> **ENTRIES SHOWN**:
==============================

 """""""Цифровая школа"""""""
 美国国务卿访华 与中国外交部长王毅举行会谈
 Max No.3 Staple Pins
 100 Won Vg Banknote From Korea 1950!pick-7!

==============================

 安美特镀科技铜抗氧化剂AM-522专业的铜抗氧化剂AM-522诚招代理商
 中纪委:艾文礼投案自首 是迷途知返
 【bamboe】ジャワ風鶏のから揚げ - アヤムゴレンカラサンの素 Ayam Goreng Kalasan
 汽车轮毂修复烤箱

==============================

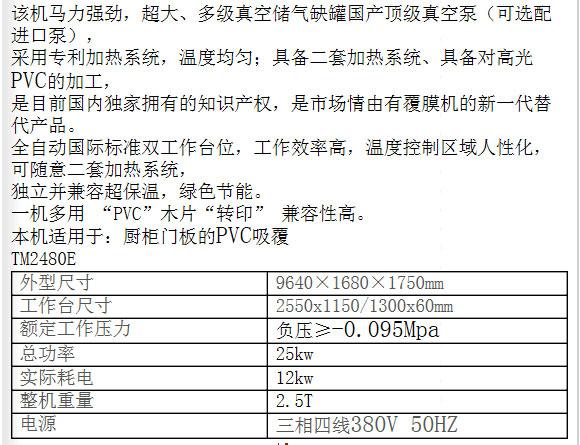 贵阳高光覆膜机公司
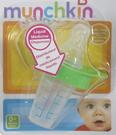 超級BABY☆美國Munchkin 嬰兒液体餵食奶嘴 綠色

==============================

> **YOUR GOAL**: Output exactly one stretch of the listing: from the line containing "美国国务卿访华 与中国外交部长王毅举行会谈" through the line containing "100 Won Vg Banknote From Korea 1950!pick-7!", both end lines included.

> **SOLUTION TO THIS TASK**:
 美国国务卿访华 与中国外交部长王毅举行会谈
 Max No.3 Staple Pins
 100 Won Vg Banknote From Korea 1950!pick-7!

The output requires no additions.